Из качающихся крон зарокотало по-соловьиному с неизвестным ещё акцентом и смолкло, точно птица решила поднакопить сил на новую трель, — в привычном Париже буйная берёза-одиночка его улицы разражалась в предрассветной бледности незримыми певцами (словно оступившийся скалолаз посыпал товарищеские затылки внезапно защебетавшим щебнем), поносящими утекающих негров с зелёными мётлами, да запоздалого (а потому разлагаемого зарёю) Вия-пиццевоза на мопеде при порядочно сдутых шинах, — и утихала лишь встретив дрожью червонного уже плюща рыгающую у светофоров колонну грузовиков, чествующую безоговорочную капитуляцию птичьего гомона, — как pater familias, одолевший в потасовке пьянчужку. И эта внезапно открывшаяся в утренней тиши струя казалась Алексею Петровичу одноцветной с его ночной тайной.

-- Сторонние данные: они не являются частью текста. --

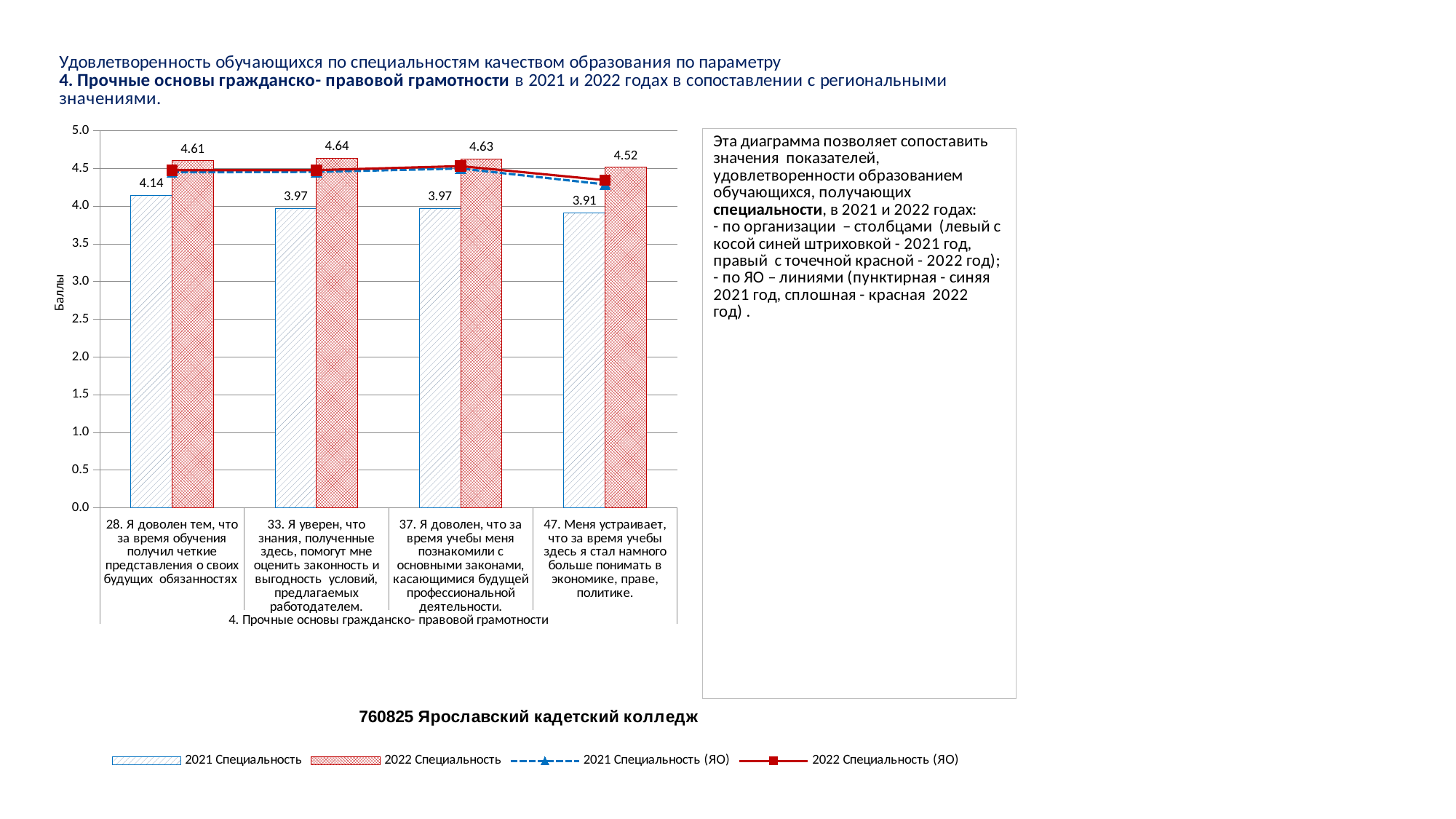
For item 37, which is larger: the 2021 Специальность value or the 2022 Специальность value? 2022 Специальность Is the 2021 Специальность (ЯО) line value for item 28 greater or less than 4.0? greater What is the label of the y axis? Баллы What type of chart is used for the Специальность values for 2021 and 2022? Bar chart Which item has the lowest 2021 Специальность value? 47. Меня устраивает, что за время учебы здесь я стал намного больше понимать в экономике, праве, политике. Which item has the highest 2022 Специальность value? 33. Я уверен, что знания, полученные здесь, помогут мне оценить законность и выгодность условий, предлагаемых работодателем. What is the difference between the 2022 and 2021 Специальность values for item 47? 0.61 What is the 2022 Специальность value for item 28 (Я доволен тем, что за время обучения получил четкие представления о своих будущих обязанностях)? 4.61 What is the 2021 Специальность value for item 47 (Меня устраивает, что за время учебы здесь я стал намного больше понимать в экономике, праве, политике)? 3.91 How many series does the legend list? 4 How many survey items (categories) are shown on the x axis? 4 What is the 2021 Специальность value for item 33 (Я уверен, что знания, полученные здесь, помогут мне оценить законность и выгодность условий, предлагаемых работодателем)? 3.97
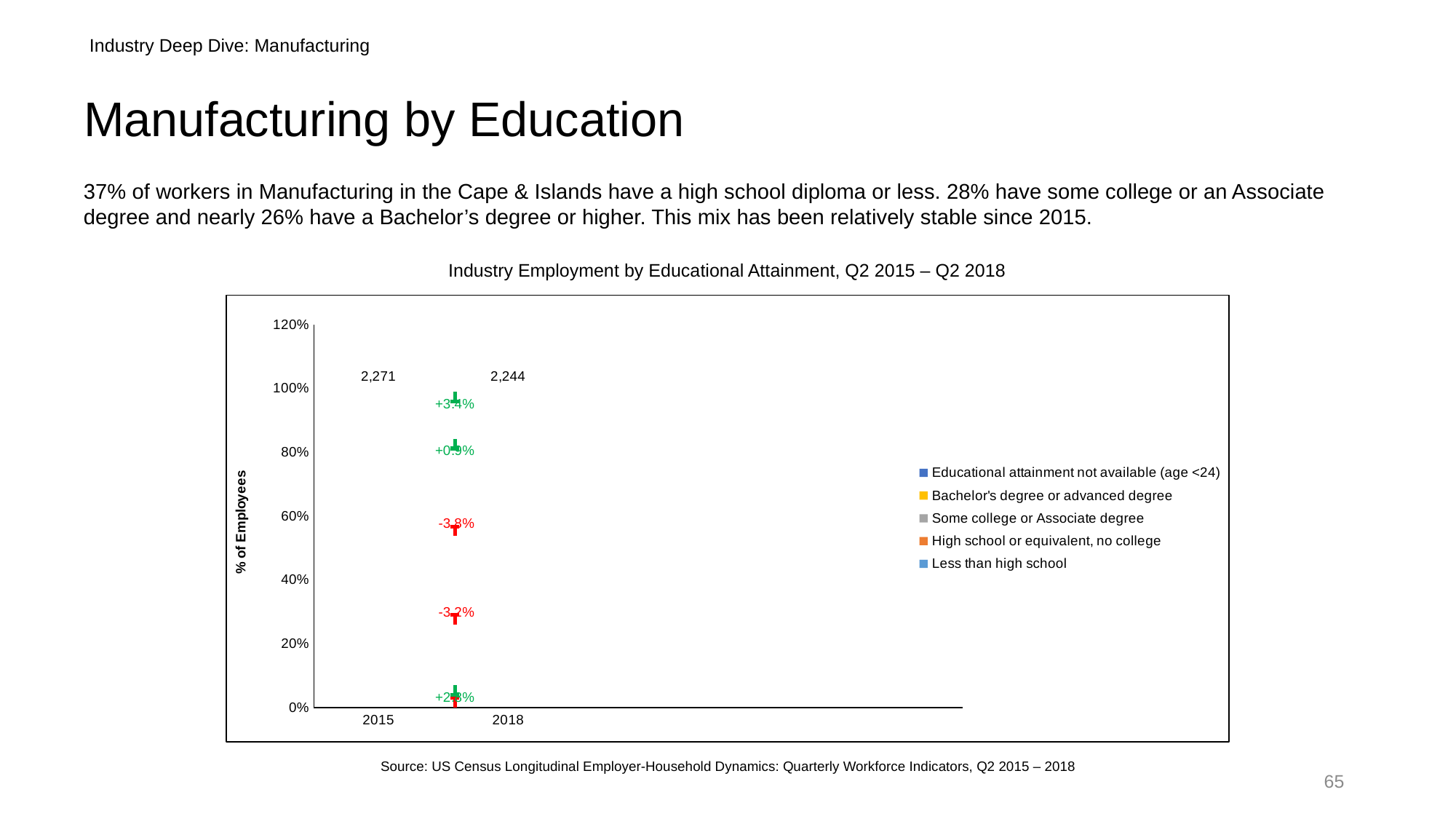
What is the difference between the labelled totals for 2015 (2,271) and 2018 (2,244)? 27 Which year has the larger labelled total employment, 2015 or 2018? 2015 How many years are shown on the x axis of the chart? 2 What is the first series listed in the chart's legend? Educational attainment not available (age <24) What total employment figure is labelled above the 2015 column in the chart? 2,271 How many series does the chart's legend list? 5 What is the last series listed in the chart's legend? Less than high school What total employment figure is labelled above the 2018 column in the chart? 2,244 What is the title of the chart? Industry Employment by Educational Attainment, Q2 2015 – Q2 2018 What is the highest value shown on the y axis of the chart? 120%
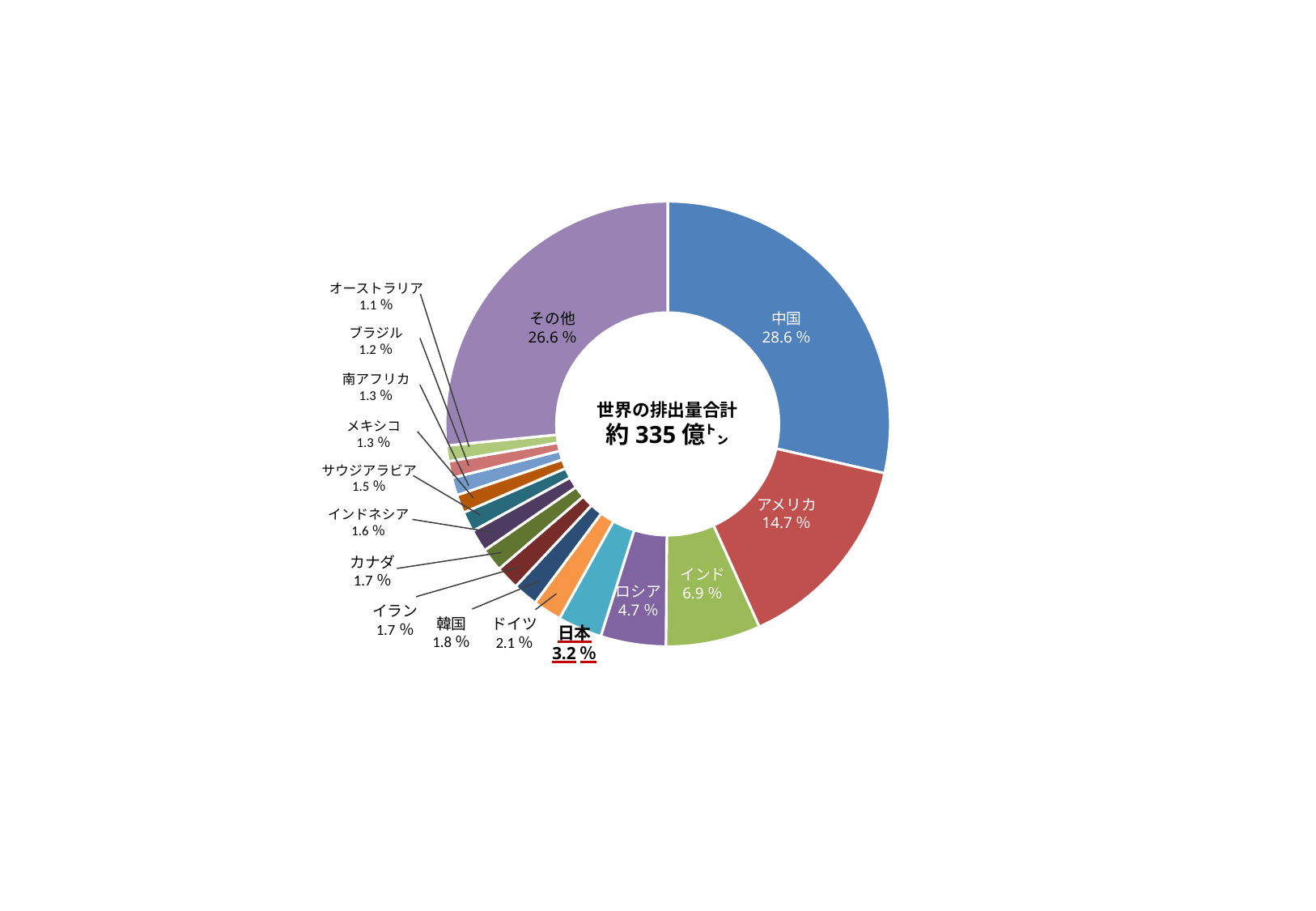
What total is written in the centre of the donut chart? 約 335 億トン What is the value shown for ロシア? 4.7 % Which is larger, the share of インド or the share of ロシア? インド What is the difference between the shares of ドイツ and 韓国? 0.3 % What share of the pie does 中国 account for? 28.6 % What is the value shown for オーストラリア? 1.1 % Which slice has the smallest share? オーストラリア Which named country has the largest slice of the pie? 中国 What is the value shown for 日本? 3.2 % How many slices does the pie chart have? 16 What kind of chart is shown on the slide? Pie chart (donut) What is the difference between the shares of 中国 and アメリカ? 13.9 %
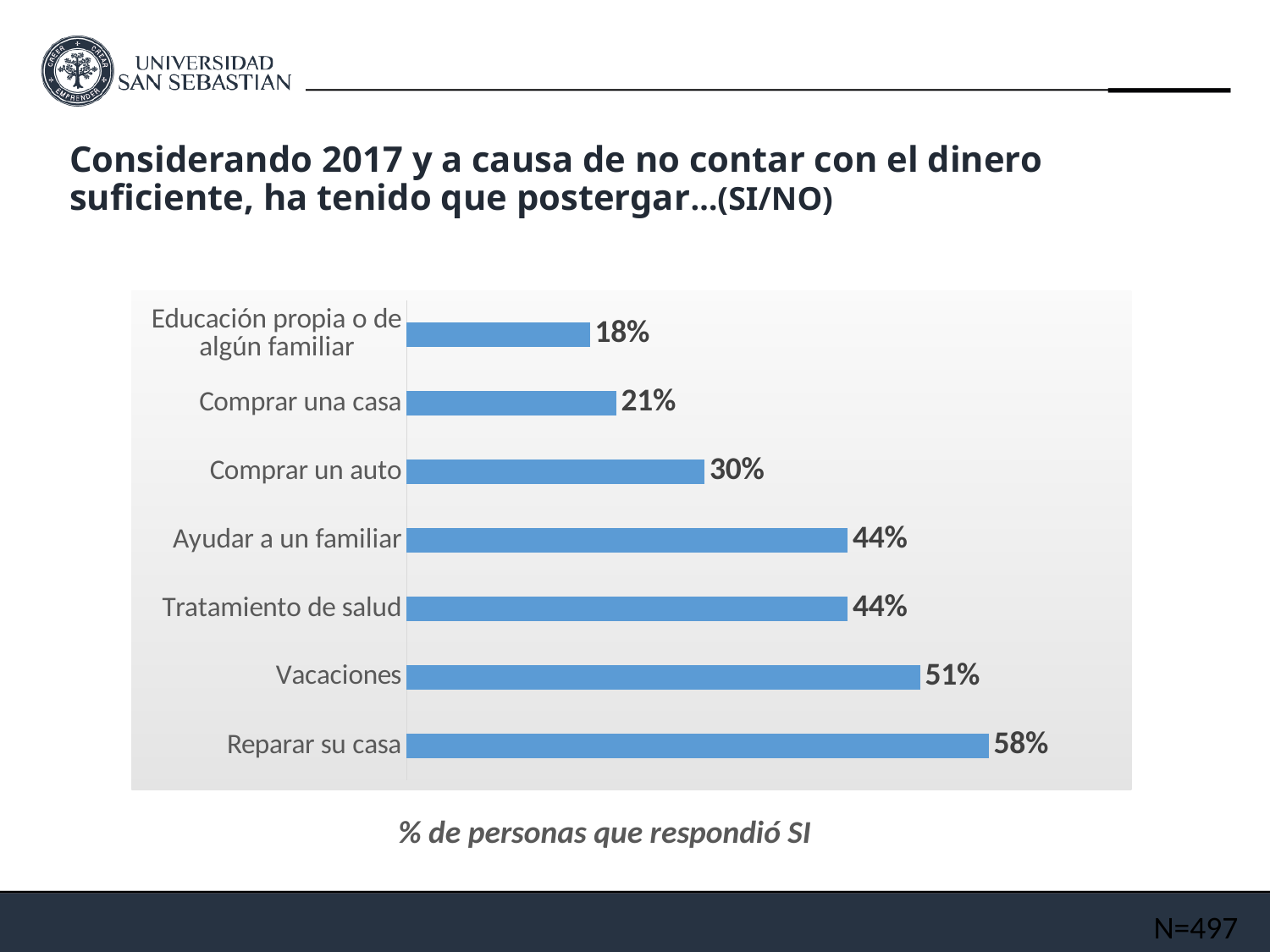
What is the caption shown below the chart? % de personas que respondió SI What is the difference between the values for "Comprar un auto" and "Comprar una casa"? 9% What is the value shown for "Comprar un auto"? 30% What is the value shown for "Educación propia o de algún familiar"? 18% How many categories are shown in the chart? 7 Which is larger, the value for "Vacaciones" or the value for "Ayudar a un familiar"? Vacaciones Which category has the highest value? Reparar su casa Which two categories share the same value of 44%? Ayudar a un familiar and Tratamiento de salud What is the difference between the values for "Reparar su casa" and "Vacaciones"? 7% Which category has the lowest value? Educación propia o de algún familiar What percentage of people answered SI for "Reparar su casa"? 58% What kind of chart is shown on the slide? Bar chart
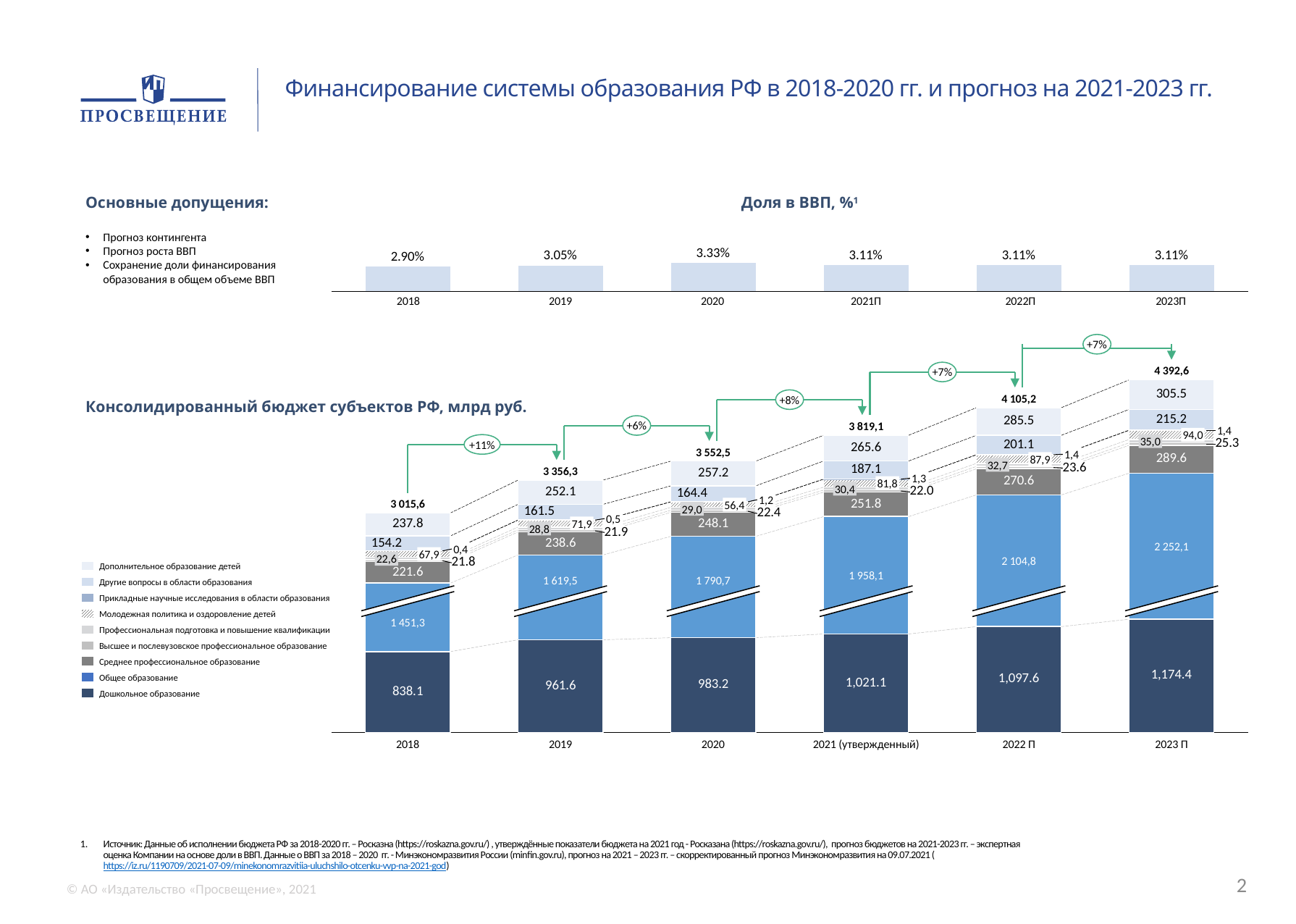
In the 'Доля в ВВП, %' chart, which year has the lowest share? 2018 In the 'Консолидированный бюджет субъектов РФ, млрд руб.' chart, what is the value of Среднее профессиональное образование in 2022 П? 270.6 In the 'Консолидированный бюджет субъектов РФ, млрд руб.' chart, how many series does the legend list? 9 In the 'Доля в ВВП, %' chart, which year has the highest share? 2020 In the 'Консолидированный бюджет субъектов РФ, млрд руб.' chart, which is larger in 2021: Дополнительное образование детей or Другие вопросы в области образования? Дополнительное образование детей In the 'Консолидированный бюджет субъектов РФ, млрд руб.' chart, what is the total for 2023 П? 4 392,6 In the 'Консолидированный бюджет субъектов РФ, млрд руб.' chart, what is the difference between Дошкольное образование in 2019 and in 2018? 123.5 In the 'Доля в ВВП, %' chart, what is the value for 2020? 3.33% In the 'Консолидированный бюджет субъектов РФ, млрд руб.' chart, do the bar totals rise or fall from 2018 to 2023 П? rise In the 'Консолидированный бюджет субъектов РФ, млрд руб.' chart, what is the value of Дошкольное образование in 2018? 838.1 In the 'Доля в ВВП, %' chart, how many years are shown on the x axis? 6 In the 'Консолидированный бюджет субъектов РФ, млрд руб.' chart, what is the value of Общее образование in 2020? 1 790,7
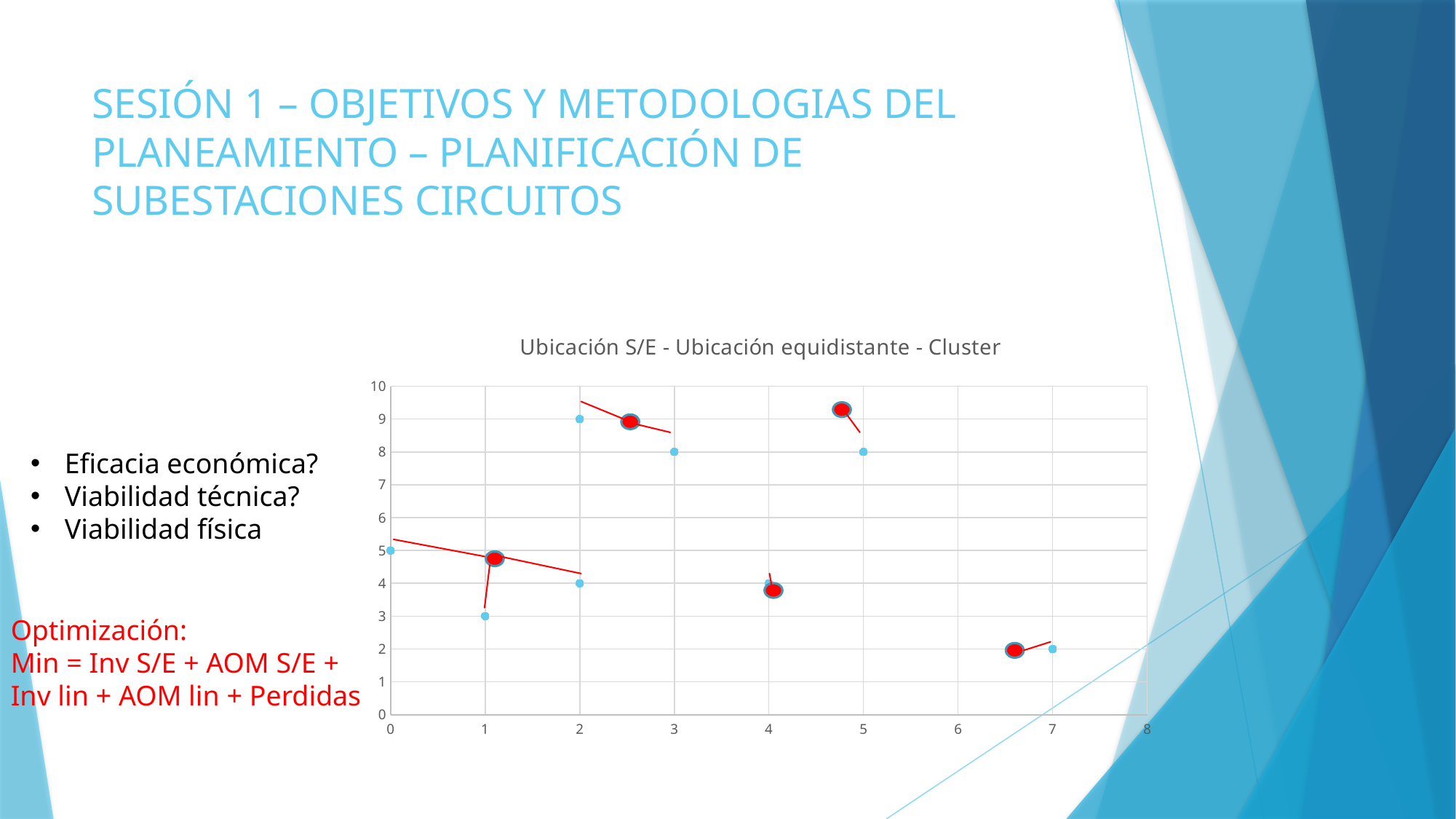
What is the y value of the small blue point located at x = 0? 5 What is the maximum value shown on the vertical axis of the chart? 10 Which small blue point has the highest y value? the point at x = 2, y = 9 Which small blue point has the lowest y value? the point at x = 7, y = 2 What is the y value of the small blue point located at x = 3? 8 Is the y value of the large red point near x = 6.6 greater or less than 3? less What kind of chart is shown on the slide? scatter chart How many large red points are plotted on the chart? 5 Is the y value of the large red point near x = 4.8 greater or less than 9? greater What is the title of the chart? Ubicación S/E - Ubicación equidistante - Cluster What is the y value of the small blue point located at x = 7? 2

Сосны забагрянились, ставши ещё кондовее — все с одного бока, — точно невызревшие персики детства Алексея Петровича, красневшие потом, обёрнутые в «Известия», над шкафом меж залежами праха, средь которого были и пылинки его, Алексея Петровича, тела (где-то они нынче?!) — а из двойного, со змеиной трещиной на васисдасе стекла ноябрьским хладом напирало самоватое молодецкое уханье столицы Утопии: всё это смешивалось сейчас в утреннем Алексее Петровиче, оседало где-то в ступнях, постепенно избавляющихся от песка блестящими, словно отшлифованными комьями — будто кратеровыми черепками с пыльной луврской полки, на которую только и взглянет осетровыми своими очами, по велению чешуйчатого путеводителя, дисциплинированная японская вуайажорка, прапорщицкой галочкой помечающая место ротного в колонне своих букв — бойцов капоэйры (старшой уж натянул свой лук да стал крикливо высчитывать, призывая после каждой единицы немца — что для Бразилии не удивительно!), — стремясь уже в гермафродитову залу, где бездельничали и тройка заскорузлых кентаврёнков, и Геракл о корявом ослопе, и по кускам склеенный фалангист, у которого Хронос с архилоховым чувством юмора, отгрыз, в пользу кимвров, щит.
Под косматой елью, за тонким смольчаковым кордоном растворилась калитка, вся в малиновых волдырях, и негритянка, подвязавши пепельный пеплос, принялась выметать и без того глянцевые плиты щёткой на светло-голубой многосуставно-бамбуковой рукоятке с выемкой в центре, будто для гусарского седла, — всё это время неотрывно изучая блеклым взором Алексея Петровича да беззвучно шевеля фиолетовыми губами. И каждый скрежет щетины о бетон изумительно совпадал с отроческими эхами пугливого фейерверка, — багряного, аквамаринового, охряного, — всплывавшего комьями в уже непригодные для уранографии выси и подчас принимавшегося сверкать — словно желудочной изжогой — серебряным подбоем. Раскаты шороха (звуковая подштриховка бытия!) отзывались в детских акустических воспоминаниях, совпадая и с его собственной, казалось бы расхлябанной, на самом же деле чёткой поступью, что подспудно оправдывало Алексея Петровича, — в чём и перед кем, он ещё не знал, насилу справляясь с головокружением (точнее, с плавным мироверчением) и наблюдая медленное, но также своеобразно закономерное — строго по периметру! — отпадение с обуви блестящих рассыпчатых пластов в ещё стелящийся по земле мрак. А если белёсый, бесчисленногранный, с серповидной ямочкой, камушек (слепок иной девичьей щеки!) выскакивал из-под подошвы, то происходило это бесшумно, непременно с некоей претензией на кинематографическую фермату, обязательно долгим полукольцом, — голыш замирал (будто тоже выжидая чего-то) в нечёсаной спросонья траве, а Алексей Петрович не мог тотчас не ощутить глубинной тахикардии восемнадцатикаратного сердца (прежде учуянной сноровистым Снорри), вспыхивавшей и в нём призывно, с расстановкой.